3. Next thing to know is that if you give A Ordinary shares with a liquidation preference to one investor, pretty much guaranteed you’re going to have to give it to all. The reason is that the other investors will clearly see on the cap table in the Shareholders Agreement they have Ordinary shares while someone else has A Ordinaries with a liquidation preference. And then it’s going to be a short sharp conversation till they get the same. So, remember that as soon as you give this to one investor, assume you’ll need to give it to all.
4. Now that you’ve decided that you want to do this, actually setting up this quite complicated mechanism turns out to be very simple on SeedLegals, as we take care of all the behind-the-scenes work for you.

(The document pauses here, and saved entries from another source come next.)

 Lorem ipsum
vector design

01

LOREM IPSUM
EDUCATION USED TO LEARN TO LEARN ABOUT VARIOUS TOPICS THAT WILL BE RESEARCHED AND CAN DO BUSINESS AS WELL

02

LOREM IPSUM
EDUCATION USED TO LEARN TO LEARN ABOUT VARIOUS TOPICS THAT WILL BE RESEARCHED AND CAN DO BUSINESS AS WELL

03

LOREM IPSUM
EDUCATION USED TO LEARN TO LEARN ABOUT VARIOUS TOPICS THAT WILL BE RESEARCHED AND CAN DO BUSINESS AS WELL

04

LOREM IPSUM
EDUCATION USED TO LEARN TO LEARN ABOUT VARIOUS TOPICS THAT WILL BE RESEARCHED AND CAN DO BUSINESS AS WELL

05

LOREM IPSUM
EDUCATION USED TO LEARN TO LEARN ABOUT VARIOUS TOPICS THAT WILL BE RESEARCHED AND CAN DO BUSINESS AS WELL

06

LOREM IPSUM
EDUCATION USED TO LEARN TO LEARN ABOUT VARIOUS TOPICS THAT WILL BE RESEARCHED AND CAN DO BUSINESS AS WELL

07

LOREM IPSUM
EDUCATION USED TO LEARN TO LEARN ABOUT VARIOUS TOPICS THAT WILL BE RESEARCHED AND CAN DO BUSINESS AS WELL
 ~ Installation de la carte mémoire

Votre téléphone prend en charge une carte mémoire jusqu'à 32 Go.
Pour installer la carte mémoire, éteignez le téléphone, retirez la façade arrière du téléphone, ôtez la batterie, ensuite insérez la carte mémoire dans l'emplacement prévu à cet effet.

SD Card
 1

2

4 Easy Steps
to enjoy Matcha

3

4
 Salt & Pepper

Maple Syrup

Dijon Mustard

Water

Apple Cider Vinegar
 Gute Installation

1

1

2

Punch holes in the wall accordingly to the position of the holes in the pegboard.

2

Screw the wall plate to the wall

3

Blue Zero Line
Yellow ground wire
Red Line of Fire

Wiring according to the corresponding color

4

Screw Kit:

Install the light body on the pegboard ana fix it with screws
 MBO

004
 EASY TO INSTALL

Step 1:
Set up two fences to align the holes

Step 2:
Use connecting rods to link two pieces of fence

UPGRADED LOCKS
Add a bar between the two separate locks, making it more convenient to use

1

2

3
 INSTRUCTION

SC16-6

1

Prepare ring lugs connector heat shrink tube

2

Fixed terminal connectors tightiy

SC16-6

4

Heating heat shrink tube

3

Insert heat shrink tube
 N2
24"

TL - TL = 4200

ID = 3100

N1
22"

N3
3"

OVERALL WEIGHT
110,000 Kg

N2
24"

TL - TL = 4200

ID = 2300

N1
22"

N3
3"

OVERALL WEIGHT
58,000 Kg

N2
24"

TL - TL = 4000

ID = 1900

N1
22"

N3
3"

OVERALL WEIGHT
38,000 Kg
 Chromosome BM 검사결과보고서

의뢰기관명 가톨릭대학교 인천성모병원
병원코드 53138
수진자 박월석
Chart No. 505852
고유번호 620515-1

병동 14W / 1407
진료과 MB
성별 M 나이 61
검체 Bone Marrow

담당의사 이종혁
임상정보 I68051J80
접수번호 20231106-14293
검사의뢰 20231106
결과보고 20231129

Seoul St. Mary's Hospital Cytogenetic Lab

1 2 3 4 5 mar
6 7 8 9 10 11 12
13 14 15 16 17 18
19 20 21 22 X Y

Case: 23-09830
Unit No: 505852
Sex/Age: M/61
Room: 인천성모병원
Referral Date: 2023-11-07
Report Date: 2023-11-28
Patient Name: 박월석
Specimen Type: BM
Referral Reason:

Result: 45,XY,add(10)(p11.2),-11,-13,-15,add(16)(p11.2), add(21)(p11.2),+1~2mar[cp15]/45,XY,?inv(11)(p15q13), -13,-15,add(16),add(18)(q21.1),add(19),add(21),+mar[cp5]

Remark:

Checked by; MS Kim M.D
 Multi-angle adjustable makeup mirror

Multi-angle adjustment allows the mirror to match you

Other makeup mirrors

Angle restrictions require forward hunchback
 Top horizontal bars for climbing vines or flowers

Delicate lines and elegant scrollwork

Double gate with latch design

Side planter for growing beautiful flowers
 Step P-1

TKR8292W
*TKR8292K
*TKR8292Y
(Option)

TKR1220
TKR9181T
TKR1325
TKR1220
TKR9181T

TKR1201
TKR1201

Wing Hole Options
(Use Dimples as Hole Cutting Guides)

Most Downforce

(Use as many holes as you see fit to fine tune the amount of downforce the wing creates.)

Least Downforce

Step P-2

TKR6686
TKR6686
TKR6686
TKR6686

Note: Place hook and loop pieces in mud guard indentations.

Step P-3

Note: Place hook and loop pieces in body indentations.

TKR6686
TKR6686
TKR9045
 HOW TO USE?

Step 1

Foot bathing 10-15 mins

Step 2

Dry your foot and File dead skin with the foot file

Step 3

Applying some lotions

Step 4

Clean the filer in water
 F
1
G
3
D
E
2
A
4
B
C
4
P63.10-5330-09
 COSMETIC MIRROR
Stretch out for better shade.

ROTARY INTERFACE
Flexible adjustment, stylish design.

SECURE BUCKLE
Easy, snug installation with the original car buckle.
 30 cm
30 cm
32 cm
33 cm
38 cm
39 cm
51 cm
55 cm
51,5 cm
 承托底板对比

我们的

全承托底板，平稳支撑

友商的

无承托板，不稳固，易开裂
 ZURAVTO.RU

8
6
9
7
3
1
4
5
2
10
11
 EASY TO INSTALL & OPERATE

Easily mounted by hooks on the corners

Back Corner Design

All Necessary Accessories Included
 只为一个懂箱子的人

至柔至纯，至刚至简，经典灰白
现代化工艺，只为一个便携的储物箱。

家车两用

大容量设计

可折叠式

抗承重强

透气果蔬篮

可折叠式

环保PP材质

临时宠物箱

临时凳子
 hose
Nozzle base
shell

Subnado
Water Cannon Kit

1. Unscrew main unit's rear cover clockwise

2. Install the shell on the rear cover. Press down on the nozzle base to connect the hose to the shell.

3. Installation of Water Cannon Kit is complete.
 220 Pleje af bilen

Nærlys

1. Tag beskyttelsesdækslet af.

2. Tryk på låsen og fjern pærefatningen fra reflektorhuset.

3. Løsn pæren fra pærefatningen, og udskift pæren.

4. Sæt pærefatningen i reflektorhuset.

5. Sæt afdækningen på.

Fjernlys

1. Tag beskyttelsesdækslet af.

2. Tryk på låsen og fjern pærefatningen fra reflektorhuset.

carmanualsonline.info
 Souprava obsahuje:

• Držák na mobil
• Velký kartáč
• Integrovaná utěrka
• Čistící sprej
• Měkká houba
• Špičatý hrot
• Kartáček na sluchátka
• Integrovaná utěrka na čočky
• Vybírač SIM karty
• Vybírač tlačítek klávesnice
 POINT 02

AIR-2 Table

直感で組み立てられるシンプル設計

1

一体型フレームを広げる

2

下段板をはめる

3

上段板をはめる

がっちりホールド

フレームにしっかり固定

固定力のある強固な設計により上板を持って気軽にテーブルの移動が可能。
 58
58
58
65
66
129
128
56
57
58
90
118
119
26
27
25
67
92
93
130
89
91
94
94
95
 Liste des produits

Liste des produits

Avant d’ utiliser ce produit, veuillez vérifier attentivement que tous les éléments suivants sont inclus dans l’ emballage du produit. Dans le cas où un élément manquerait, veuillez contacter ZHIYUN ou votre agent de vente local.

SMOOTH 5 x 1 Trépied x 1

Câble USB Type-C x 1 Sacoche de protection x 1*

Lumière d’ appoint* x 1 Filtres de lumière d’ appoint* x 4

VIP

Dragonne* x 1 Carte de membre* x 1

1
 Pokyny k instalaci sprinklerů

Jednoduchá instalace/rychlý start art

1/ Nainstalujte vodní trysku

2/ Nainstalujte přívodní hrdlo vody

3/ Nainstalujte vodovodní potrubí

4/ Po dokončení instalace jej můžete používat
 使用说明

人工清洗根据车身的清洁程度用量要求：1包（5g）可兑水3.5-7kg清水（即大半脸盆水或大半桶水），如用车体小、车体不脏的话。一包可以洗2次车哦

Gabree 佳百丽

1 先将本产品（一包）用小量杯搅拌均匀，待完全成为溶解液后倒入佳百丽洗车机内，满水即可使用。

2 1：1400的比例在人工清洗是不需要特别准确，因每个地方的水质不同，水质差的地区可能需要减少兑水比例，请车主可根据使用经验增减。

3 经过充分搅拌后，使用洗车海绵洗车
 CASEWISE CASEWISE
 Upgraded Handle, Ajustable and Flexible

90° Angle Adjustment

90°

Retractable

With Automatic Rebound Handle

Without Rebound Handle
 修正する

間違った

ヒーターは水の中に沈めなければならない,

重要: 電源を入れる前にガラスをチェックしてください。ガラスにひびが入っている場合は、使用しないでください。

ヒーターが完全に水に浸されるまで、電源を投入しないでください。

How to Set Liquidation Preferences on SeedLegals:
a) Go to your Cap Table -> Actions button -> Edit Share Classes
b) Click to create a new share class, then select INVESTOR SHARES
c) SeedLegals will suggest “A Ordinary” as the name, and you’ll see that those shares have a liquidation priority. Perfect.
d) Now go to your funding round, click to add/edit the investments, click Add Share Class, and add the newly-create A Ordinary shares.
e) Lastly, add all your investors, giving them A Ordinary shares.
f) If you had already added those investors in the round with Ordinary shares, just edit all those Ordinary investment amounts and set them to 0, so that they disappear, leaving the investor now with A Ordinary shares.
SeedLegals platform will have automatically created the exact set of wording to use based on the different type of shares (Ordinary, A Ordinary, Preference) that all the shareholders and investors have, and whether anyone has SEIS/EIS requirements.
Finally, the article above implies that a liquidation preference is something that an investor wants, and a founder is reluctant to give, because it gives the founder less value on an exit of the company. That’s certainly the case, but of course you could spin this around and intentionally offer this to your investors as a way to sweeten the deal. Very few investors know that an SEIS/EIS-compatible liquidation priority is possible, and by telling them about it and offering it to them you may be positioning yourself as both an expert on this and sympathetic to their needs. At a price to yourself, alas.